At-Scale Infrastructure Testing with Sentinels

Automate testing over any set of Kubernetes Clusters with the Sentinel Resource

Validating the correctness of any infrastructure change is a meaningfully complex task that has no parallel to a local unit test that is effective at the application layer. Slight differences almost always require some degree of live integration testing. Multiply this by n kubernetes clusters, for any large n, and you definitely need to automate.

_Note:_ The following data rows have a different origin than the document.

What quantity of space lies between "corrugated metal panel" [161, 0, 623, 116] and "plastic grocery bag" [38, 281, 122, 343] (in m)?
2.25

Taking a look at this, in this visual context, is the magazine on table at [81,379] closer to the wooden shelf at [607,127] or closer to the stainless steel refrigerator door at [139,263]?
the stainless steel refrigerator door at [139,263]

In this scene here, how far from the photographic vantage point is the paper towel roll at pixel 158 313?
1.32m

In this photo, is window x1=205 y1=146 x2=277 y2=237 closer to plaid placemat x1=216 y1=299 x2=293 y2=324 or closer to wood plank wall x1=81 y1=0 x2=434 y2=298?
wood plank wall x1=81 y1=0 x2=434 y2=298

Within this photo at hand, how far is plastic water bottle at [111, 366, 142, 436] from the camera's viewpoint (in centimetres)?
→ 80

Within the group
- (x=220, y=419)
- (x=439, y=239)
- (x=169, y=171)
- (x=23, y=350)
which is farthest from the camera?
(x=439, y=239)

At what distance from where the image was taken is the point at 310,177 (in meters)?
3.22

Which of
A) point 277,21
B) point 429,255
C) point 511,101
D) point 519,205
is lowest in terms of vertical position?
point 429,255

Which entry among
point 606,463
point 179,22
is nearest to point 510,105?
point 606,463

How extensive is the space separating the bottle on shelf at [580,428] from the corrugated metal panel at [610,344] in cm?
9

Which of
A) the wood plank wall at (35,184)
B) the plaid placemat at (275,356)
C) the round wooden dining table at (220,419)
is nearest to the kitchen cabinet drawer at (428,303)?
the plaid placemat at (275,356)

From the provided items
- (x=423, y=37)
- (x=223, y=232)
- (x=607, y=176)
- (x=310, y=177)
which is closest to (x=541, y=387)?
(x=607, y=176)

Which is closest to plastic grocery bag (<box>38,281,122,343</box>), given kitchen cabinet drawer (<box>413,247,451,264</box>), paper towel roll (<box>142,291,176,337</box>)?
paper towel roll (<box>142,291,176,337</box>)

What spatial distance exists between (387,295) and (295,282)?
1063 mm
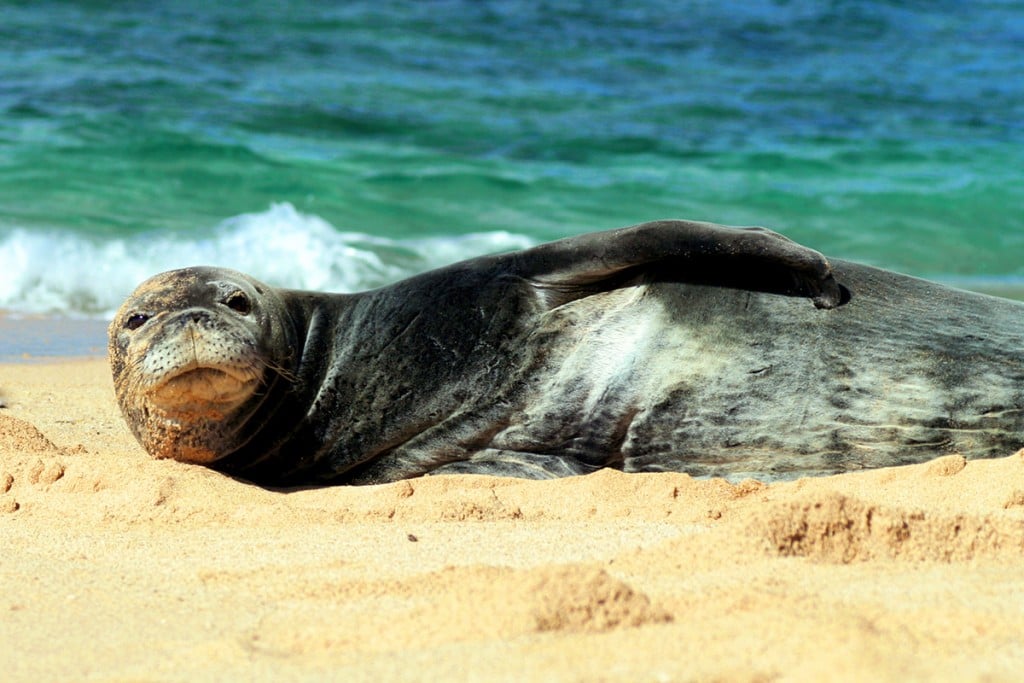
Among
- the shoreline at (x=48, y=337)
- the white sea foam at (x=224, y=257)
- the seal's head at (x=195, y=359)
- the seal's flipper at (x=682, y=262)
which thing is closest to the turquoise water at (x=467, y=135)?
the white sea foam at (x=224, y=257)

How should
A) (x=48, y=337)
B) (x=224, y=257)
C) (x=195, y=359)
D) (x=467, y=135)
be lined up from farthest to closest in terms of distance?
(x=467, y=135) → (x=224, y=257) → (x=48, y=337) → (x=195, y=359)

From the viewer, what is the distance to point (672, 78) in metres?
17.0

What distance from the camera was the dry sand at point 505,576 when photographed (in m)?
2.10

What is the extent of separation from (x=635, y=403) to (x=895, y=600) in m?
1.65

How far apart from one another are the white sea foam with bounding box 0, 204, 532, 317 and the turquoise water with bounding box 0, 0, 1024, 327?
28mm

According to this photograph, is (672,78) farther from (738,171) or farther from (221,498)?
(221,498)

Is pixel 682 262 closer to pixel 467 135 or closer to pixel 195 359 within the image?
pixel 195 359

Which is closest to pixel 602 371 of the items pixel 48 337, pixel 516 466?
pixel 516 466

Sentinels are meant to provide a flexible abstraction to solve for this. In particular, they allow you to bundle a sequence of checks that can:

Run terratest-based integration tests across any subset of your clusters and aggregate the results
Tail logs across any set of clusters using search filters, and analyze it with AI and git-source rules files
Deep-query a kubernetes resource on a cluster and analyze its health with AI and git-sourced rules files

Once a sentinel is defined, it can be run anytime on-demand via API. This can be triggered:

in our UI
in github actions or other CI systems
in Plural pipelines

Some common usecases that we find they are particularly well suited for are:

Validating kubernetes upgrades do not introduce regressions
Cross-cutting kubernetes operator changes (eg istio upgrades)
Validating network reconfigurations are safe.

But there are likely many more.

The motivation behind all of these, and the use of AI, is that oftentimes confirming infra health requires aggregating multiple textual datasources and interpreting them using some degree of discretion that consumes meaningful man-hours as a result. You simply cannot do that deterministically, so a governed AI-based approach is needed. For deterministic correctness, a full terratest run can exercise common paths like validating pods start, storage volumes can be mounted, networking is enabled, etc.